-- start Data shown --

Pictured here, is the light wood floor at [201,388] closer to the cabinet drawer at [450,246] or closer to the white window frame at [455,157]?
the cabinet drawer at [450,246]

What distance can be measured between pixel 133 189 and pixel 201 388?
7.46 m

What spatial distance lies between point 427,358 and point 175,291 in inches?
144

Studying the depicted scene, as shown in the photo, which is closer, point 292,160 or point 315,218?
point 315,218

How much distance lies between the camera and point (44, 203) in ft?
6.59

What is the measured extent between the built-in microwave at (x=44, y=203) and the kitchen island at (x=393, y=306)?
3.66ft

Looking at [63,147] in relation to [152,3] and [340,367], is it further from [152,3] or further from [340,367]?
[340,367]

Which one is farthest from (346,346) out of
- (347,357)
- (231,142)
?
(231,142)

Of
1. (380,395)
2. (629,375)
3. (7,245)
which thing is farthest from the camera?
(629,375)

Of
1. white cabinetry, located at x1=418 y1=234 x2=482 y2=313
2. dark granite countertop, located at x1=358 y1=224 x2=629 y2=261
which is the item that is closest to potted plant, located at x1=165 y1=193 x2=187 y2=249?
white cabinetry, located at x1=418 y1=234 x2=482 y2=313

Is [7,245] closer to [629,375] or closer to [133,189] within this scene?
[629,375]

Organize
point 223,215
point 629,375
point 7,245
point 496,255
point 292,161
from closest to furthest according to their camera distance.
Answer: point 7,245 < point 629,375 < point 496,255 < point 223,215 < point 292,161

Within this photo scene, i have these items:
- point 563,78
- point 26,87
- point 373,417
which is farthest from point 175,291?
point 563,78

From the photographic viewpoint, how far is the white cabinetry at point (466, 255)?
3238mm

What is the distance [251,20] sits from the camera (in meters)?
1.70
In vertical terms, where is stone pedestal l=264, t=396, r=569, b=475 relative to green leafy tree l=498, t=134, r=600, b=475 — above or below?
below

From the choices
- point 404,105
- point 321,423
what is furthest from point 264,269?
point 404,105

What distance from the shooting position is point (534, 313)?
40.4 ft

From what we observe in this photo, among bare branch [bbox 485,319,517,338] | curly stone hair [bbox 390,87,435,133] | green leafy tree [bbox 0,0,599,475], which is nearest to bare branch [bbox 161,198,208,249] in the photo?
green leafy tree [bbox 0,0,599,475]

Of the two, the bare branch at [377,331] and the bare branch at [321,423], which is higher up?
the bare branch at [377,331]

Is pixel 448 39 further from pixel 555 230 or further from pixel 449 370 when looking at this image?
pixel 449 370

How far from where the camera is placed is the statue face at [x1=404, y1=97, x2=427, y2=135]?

-- end Data shown --

Quote only the lines from the line containing "Within this photo" through the end of the listing, please, keeping both the first and the last line.

Within this photo scene, i have these items:
- point 563,78
- point 26,87
- point 373,417
which is farthest from point 175,291?
point 563,78

From the photographic viewpoint, how far is the white cabinetry at point (466, 255)?
3238mm

What is the distance [251,20] sits from the camera (in meters)?
1.70
In vertical terms, where is stone pedestal l=264, t=396, r=569, b=475 relative to green leafy tree l=498, t=134, r=600, b=475 — above or below?
below

From the choices
- point 404,105
- point 321,423
what is furthest from point 264,269?
point 404,105

What distance from the shooting position is point (534, 313)?
40.4 ft

From what we observe in this photo, among bare branch [bbox 485,319,517,338] | curly stone hair [bbox 390,87,435,133] | green leafy tree [bbox 0,0,599,475], which is nearest to bare branch [bbox 161,198,208,249] in the photo?
green leafy tree [bbox 0,0,599,475]

Of the two, the bare branch at [377,331] and the bare branch at [321,423], which is higher up?
the bare branch at [377,331]

Is pixel 448 39 further from pixel 555 230 or further from pixel 449 370 when looking at this image?
pixel 449 370

How far from where the camera is placed is the statue face at [x1=404, y1=97, x2=427, y2=135]?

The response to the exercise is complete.